When the branch outcome becomes known, the perceptron that provided the prediction is updated. If the prediction is incorrect, or if the magnitude of the output is below a certain threshold, the perceptron is trained. The bias weight is incremented or decremented if the branch is taken or not taken, respectively. For each branch outcome in the history register, the corresponding weight in the perceptron is incremented if the predicted branch has the same outcome, otherwise the weight is decremented. Arithmetic on perceptron weights saturates at the maximum and minimum values for the bit width of the weights. This training algorithm finds correlations between the current branch outcome and the outcomes of branches in the recent history. By strengthening positive correlations and weakening negative correlations, the perceptron learns the behavior of the branch. If there is no correlation between two branches, the corresponding weight will tend to be 0. If there is high positive or negative correlation, the corresponding weight will have a large magnitude. Figure 1 illustrates the concept of a perceptron producing a prediction and being trained. The top row of bipolar values represents the perceptron input units from the branch history, 1 for taken and -1 for not taken. Weights learned by online training label the arcs between the input units and the output unit. The output is the dot product of the history elements and the weights. In this example, the perceptron incorrectly predicts that the branch is taken. The weights are adjusted so that the next time the same inputs are encountered the prediction will be not taken.

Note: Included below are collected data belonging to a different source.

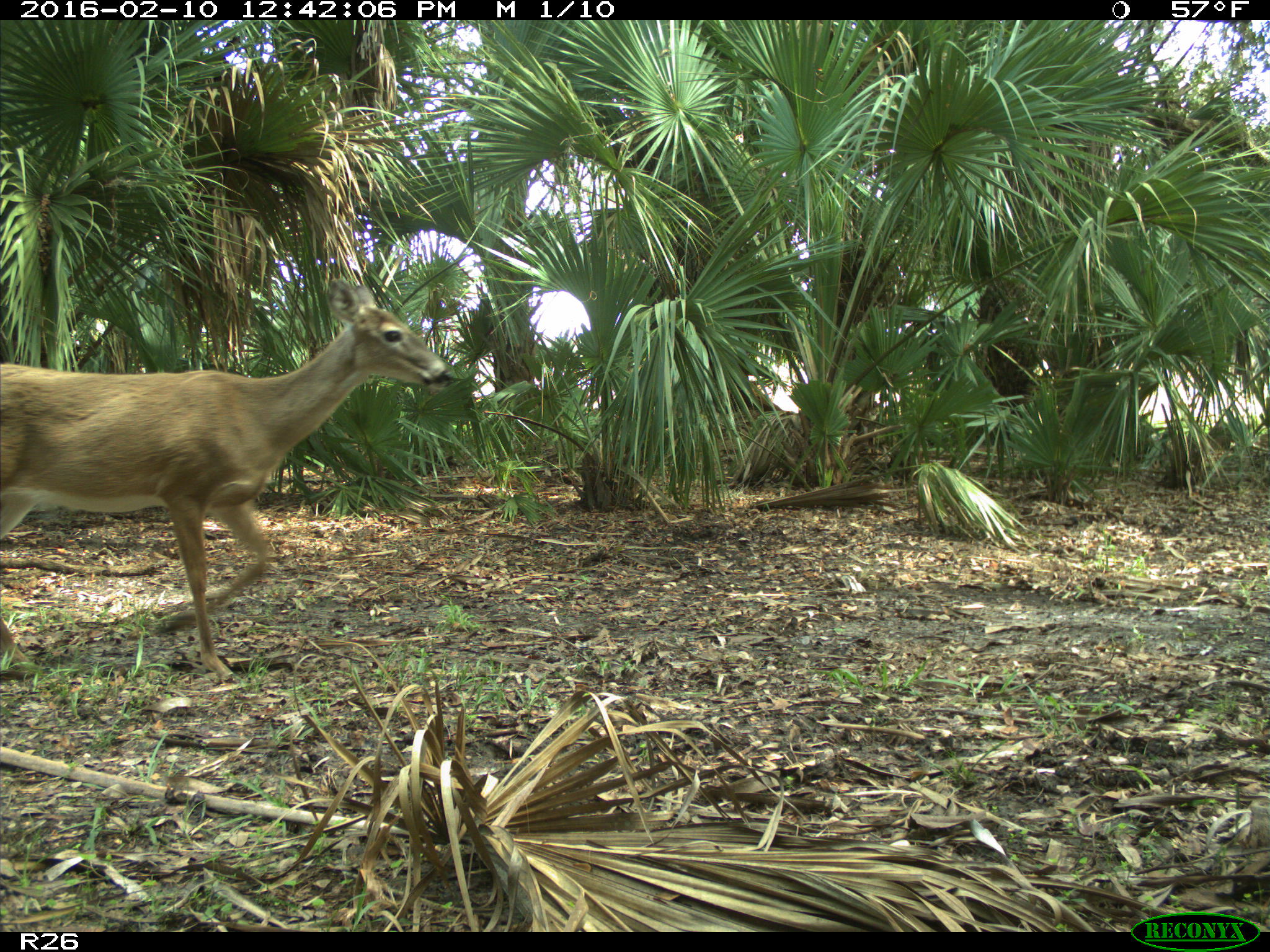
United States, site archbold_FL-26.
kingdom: Animalia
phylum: Chordata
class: Mammalia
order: Artiodactyla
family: Cervidae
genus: Odocoileus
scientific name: Odocoileus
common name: deer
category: unidentified deer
Unidentified deer (deer) (Odocoileus).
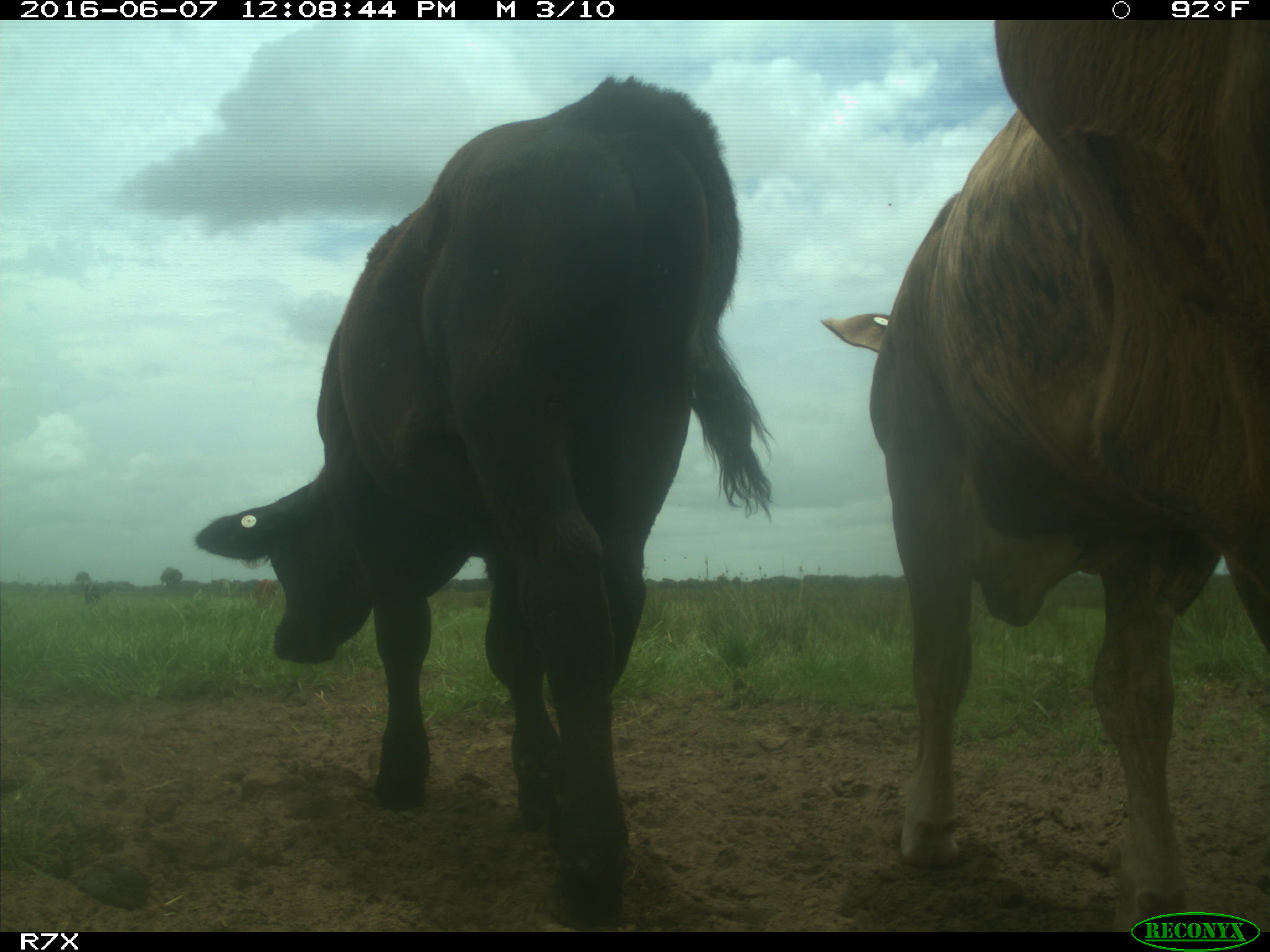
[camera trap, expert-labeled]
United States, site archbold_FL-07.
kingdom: Animalia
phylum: Chordata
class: Mammalia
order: Artiodactyla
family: Bovidae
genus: Bos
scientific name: Bos taurus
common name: domestic cow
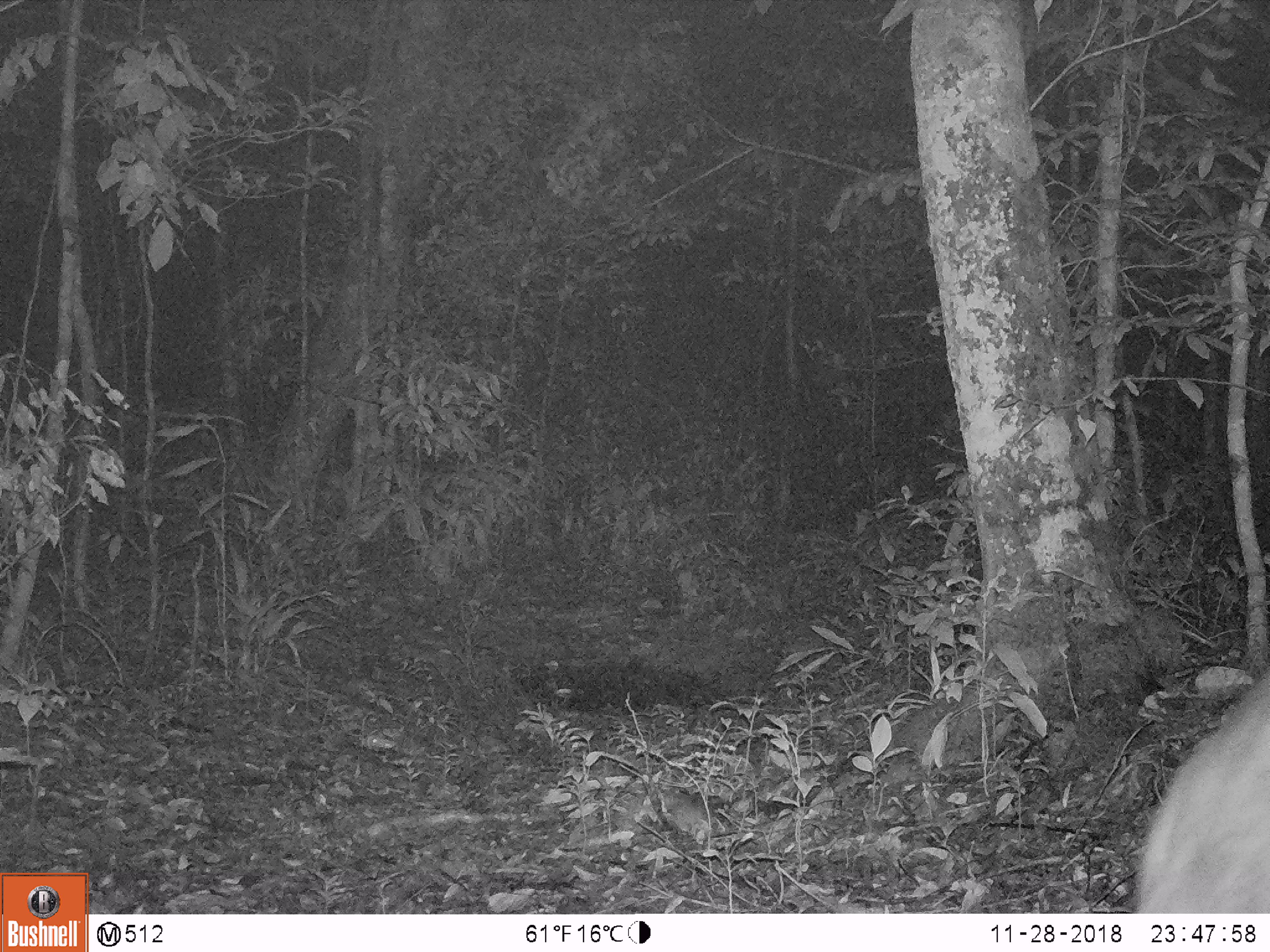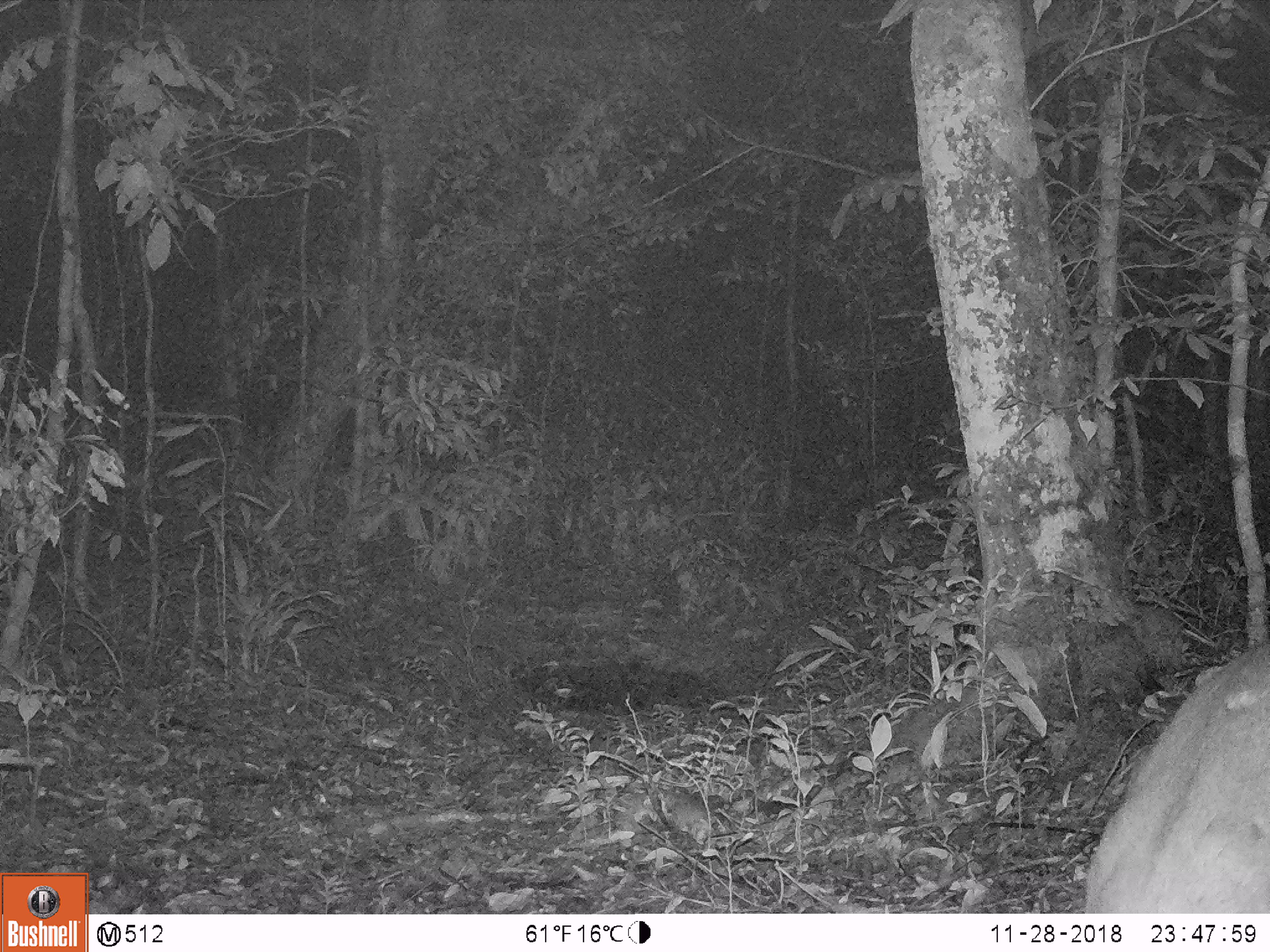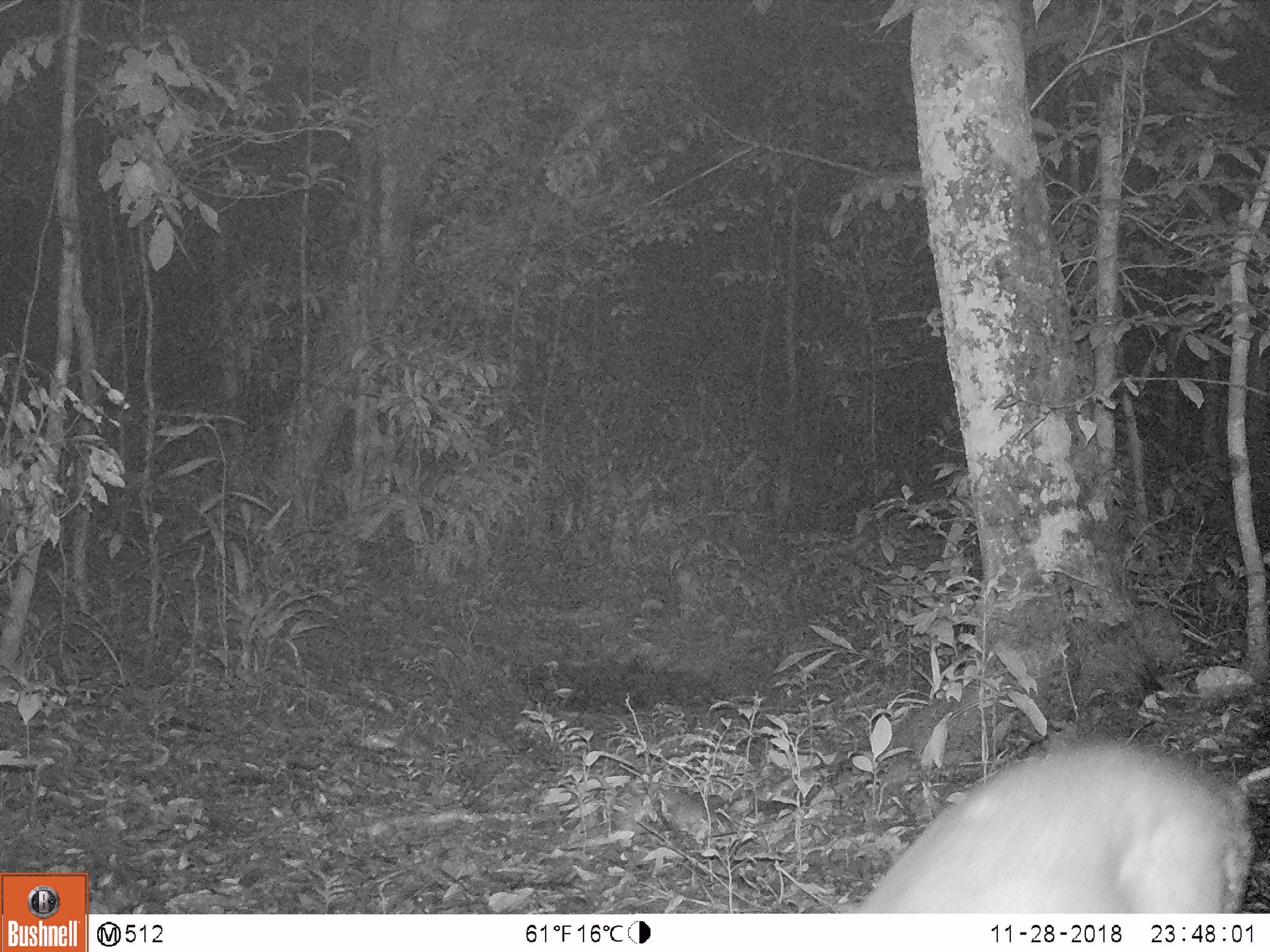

mispredicted not taken branch triggers training:



Figure 1: Perceptron prediction and training

The accuracy of the perceptron predictor compared favorably with other branch predictors of the time. Also, a number of optimizations put the perceptron predictor within reach of an efficient digital implementation. For instance, the dot product computation can be accomplished using an adder tree since multiplying by a bipolar quantity (i.e. 1 or -1) is the same as adding or subtracting [7]. The increment/decrement operations in the training algorithm can be quickly performed by n + 1 adders in parallel. Later research would significantly

improve both latency and accuracy.

#### 2.2 Improved Neural Branch Predictors

There have been many proposed improvements to the perceptron predictor. Seznec showed that accuracy can be significantly improved by using a redundant representation of the branch history [17]. Jiménez improved both latency and accuracy with the path-based neural predictor [2]; this proposal chooses the weights for a perceptron based on the path leading to the branch to be predicted, allowing for an ahead-pipelined implementation. This idea was further refined and generalized as piecewise linear branch prediction [3]. Ahead-pipelining allows a branch predictor to mitigate latency by taking actions related to prediction well before the branch to be predicted has been fetched [20]. Seznec combined the summation and training approach to aggregating predictions from neural predictors with the ideas of hashing into several tables of counters to produce O-GEHL, a neural-inspired predictor with high accuracy [18].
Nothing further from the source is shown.